### Exercise description:
Tally the lines in the records below that contain the string "much", where case matters, and reply with the number alone.

### Exercise data:

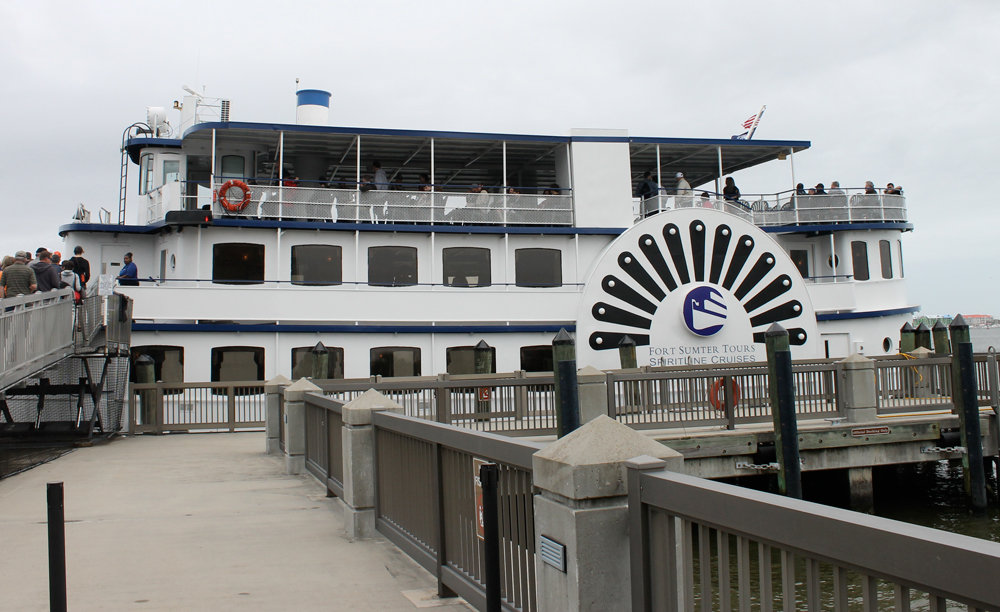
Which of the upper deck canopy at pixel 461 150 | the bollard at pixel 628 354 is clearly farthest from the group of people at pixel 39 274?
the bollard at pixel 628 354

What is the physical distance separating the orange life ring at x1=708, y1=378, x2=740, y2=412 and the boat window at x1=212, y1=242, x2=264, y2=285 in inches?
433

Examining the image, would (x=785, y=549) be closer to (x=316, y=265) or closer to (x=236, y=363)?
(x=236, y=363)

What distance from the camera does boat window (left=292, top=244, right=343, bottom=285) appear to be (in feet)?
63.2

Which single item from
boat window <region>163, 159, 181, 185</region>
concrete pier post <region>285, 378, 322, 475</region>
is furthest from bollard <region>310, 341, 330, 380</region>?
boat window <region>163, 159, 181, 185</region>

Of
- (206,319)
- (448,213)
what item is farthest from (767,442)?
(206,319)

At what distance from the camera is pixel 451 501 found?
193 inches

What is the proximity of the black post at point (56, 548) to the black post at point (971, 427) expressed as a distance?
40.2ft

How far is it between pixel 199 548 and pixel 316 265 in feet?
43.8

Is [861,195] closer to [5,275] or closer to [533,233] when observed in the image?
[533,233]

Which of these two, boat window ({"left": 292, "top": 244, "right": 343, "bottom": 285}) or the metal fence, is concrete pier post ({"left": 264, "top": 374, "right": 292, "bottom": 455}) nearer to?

* * *

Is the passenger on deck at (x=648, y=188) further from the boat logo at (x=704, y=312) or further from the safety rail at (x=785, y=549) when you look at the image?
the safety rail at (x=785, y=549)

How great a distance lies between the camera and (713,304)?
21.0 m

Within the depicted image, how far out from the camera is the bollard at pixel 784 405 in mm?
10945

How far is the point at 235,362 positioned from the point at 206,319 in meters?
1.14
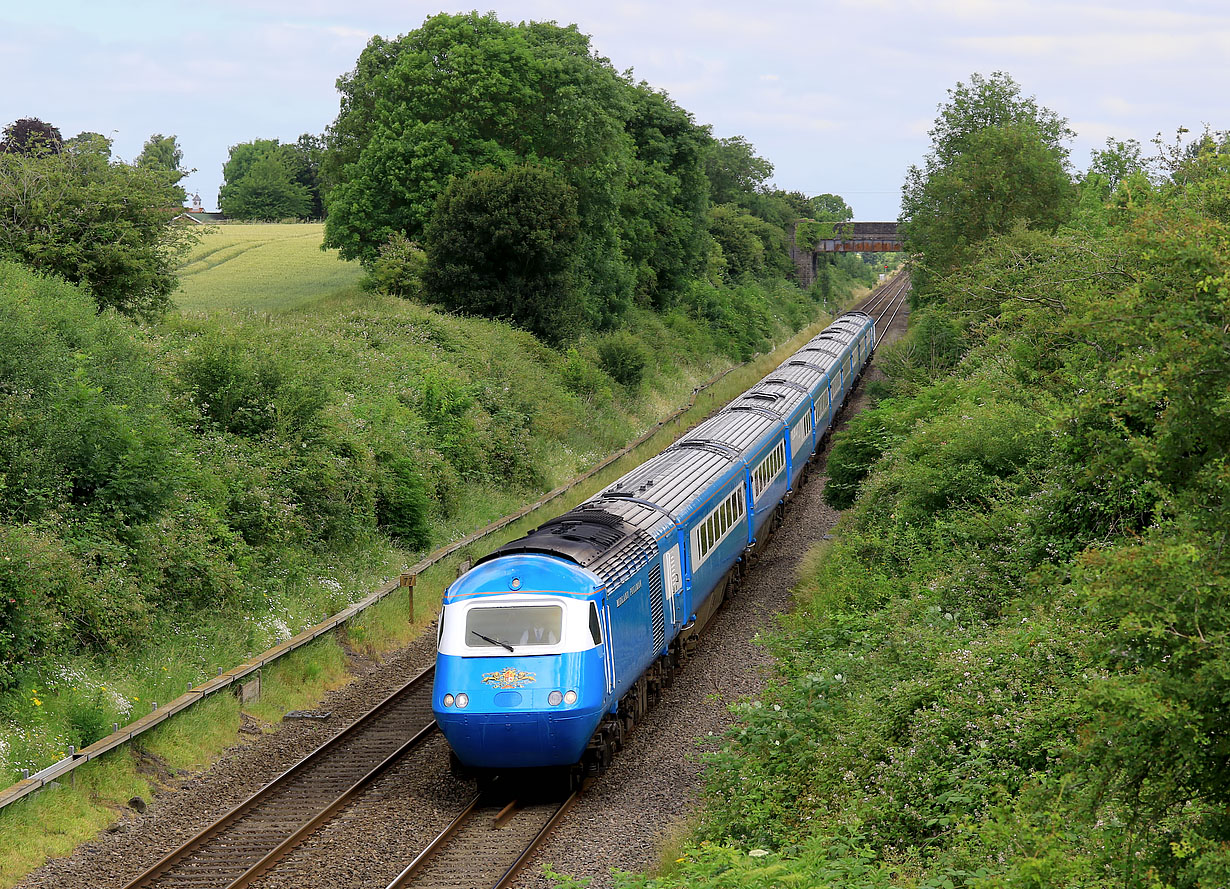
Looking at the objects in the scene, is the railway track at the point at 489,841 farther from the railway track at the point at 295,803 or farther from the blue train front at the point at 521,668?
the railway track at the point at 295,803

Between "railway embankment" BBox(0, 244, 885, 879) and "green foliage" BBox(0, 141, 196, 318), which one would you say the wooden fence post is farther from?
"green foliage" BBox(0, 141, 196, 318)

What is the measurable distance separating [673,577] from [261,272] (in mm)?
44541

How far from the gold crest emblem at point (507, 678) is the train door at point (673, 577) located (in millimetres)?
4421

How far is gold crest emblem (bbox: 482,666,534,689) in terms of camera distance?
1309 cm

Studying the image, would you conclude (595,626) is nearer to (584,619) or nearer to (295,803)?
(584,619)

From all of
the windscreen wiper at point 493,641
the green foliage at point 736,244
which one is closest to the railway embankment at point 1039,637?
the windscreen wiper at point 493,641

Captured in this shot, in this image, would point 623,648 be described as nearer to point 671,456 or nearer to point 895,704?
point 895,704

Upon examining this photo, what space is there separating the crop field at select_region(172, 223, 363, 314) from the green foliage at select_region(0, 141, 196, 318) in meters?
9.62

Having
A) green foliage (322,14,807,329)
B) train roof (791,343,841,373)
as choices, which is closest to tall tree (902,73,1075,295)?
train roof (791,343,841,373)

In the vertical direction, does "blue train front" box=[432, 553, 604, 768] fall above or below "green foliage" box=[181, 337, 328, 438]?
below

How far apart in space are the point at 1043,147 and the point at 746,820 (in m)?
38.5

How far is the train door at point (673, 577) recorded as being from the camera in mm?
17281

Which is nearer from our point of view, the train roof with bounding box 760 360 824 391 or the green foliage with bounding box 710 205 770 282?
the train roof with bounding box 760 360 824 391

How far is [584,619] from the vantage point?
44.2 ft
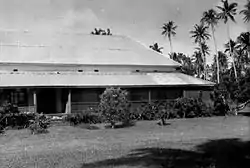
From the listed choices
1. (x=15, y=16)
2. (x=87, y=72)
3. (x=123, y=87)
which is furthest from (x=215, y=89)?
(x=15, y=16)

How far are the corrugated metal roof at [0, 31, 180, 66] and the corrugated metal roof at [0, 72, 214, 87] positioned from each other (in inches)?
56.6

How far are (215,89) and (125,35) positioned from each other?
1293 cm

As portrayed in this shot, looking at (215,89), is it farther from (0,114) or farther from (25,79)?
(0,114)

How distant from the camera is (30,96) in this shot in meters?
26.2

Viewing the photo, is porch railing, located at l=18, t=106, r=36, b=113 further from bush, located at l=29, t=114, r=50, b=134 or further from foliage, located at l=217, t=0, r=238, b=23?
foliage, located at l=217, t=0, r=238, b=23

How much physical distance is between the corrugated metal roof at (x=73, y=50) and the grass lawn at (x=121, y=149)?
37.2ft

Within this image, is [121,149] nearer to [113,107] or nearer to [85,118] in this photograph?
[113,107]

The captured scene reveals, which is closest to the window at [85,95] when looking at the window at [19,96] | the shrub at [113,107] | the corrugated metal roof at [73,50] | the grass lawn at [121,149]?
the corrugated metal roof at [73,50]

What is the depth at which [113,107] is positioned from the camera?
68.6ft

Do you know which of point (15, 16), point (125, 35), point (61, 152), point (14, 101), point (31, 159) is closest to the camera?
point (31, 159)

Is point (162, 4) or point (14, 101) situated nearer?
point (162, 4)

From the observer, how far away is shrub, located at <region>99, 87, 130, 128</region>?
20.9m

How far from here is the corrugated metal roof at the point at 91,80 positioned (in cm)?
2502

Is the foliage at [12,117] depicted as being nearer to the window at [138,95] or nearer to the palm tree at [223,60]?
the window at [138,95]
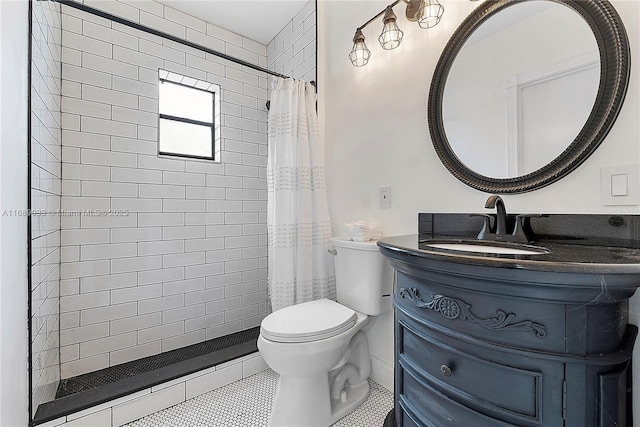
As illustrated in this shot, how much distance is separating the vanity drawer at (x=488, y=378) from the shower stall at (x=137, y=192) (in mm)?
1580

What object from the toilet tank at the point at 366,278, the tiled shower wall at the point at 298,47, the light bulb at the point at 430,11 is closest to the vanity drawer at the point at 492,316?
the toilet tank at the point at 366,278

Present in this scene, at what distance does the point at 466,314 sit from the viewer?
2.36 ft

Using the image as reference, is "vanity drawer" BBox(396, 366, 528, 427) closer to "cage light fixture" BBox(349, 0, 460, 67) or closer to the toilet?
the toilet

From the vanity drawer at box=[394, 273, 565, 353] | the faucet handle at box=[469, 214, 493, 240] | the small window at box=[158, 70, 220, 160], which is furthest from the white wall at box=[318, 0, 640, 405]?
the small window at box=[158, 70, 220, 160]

### Written answer:
2